What the task asks -
Scan the records for "impala" and copy each line that contains it.

Data to use START

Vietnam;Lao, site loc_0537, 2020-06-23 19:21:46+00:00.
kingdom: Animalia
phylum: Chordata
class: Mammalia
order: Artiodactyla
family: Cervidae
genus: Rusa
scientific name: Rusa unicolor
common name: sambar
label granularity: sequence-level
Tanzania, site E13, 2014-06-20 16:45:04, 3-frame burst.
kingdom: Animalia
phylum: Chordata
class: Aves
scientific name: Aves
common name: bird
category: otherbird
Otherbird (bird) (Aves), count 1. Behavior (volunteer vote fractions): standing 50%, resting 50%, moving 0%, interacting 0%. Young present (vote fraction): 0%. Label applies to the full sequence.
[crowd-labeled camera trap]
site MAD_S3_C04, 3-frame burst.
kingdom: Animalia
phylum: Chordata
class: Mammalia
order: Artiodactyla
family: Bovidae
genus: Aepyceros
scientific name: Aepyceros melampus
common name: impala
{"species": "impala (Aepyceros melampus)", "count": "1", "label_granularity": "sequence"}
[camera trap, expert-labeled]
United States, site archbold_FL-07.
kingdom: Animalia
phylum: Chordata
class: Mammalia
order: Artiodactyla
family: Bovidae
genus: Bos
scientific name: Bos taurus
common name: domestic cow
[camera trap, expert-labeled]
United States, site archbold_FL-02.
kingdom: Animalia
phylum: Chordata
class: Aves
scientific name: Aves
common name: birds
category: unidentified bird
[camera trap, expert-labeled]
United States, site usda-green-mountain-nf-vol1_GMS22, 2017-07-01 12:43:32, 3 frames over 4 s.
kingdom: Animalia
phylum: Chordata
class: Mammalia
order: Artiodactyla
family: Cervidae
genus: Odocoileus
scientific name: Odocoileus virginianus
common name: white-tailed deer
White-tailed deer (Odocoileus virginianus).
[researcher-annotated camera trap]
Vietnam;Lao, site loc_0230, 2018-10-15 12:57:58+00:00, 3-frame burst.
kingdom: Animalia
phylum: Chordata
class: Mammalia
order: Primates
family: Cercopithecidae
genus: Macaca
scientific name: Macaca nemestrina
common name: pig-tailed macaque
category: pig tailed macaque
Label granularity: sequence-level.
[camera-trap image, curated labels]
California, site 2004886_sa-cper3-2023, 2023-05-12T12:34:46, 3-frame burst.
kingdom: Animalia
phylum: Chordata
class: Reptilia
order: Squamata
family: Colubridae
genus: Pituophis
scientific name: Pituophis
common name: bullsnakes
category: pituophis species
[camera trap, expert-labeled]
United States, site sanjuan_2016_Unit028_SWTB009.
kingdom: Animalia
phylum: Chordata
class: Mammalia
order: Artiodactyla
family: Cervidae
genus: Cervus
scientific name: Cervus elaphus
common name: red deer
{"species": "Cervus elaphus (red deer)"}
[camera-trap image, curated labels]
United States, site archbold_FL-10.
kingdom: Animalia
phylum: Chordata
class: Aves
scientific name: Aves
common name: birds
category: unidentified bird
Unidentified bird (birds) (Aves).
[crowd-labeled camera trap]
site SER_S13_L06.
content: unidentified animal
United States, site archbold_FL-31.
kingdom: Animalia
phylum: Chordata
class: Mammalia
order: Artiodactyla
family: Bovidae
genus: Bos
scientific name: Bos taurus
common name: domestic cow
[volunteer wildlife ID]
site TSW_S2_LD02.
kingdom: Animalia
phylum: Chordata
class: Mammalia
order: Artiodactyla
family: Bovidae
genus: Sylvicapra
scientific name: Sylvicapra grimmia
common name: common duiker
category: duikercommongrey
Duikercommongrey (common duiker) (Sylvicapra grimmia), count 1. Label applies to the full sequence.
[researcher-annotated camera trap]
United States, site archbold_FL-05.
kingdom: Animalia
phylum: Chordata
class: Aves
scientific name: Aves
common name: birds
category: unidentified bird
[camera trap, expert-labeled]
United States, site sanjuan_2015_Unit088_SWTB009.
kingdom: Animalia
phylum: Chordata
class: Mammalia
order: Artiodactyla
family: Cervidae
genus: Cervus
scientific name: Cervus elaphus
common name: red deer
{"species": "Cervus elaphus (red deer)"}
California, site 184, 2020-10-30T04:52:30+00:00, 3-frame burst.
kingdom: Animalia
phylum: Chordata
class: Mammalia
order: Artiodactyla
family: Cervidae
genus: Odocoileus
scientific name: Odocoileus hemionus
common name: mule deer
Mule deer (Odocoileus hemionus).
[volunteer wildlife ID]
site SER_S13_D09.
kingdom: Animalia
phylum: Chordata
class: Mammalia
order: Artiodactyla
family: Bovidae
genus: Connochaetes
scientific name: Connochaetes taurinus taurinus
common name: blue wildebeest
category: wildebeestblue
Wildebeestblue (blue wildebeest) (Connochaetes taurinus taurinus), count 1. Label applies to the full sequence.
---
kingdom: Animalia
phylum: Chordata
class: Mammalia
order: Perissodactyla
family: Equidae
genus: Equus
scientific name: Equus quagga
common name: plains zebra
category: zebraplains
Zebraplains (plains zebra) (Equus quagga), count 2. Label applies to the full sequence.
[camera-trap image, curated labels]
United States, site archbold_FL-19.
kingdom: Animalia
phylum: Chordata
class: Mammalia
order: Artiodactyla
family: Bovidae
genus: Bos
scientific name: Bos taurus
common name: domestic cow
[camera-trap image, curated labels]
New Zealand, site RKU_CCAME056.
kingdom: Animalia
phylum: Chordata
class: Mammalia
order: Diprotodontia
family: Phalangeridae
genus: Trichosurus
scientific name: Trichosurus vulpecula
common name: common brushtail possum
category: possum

Data to use END

Answer to this exercise -
common name: impala
{"species": "impala (Aepyceros melampus)", "count": "1", "label_granularity": "sequence"}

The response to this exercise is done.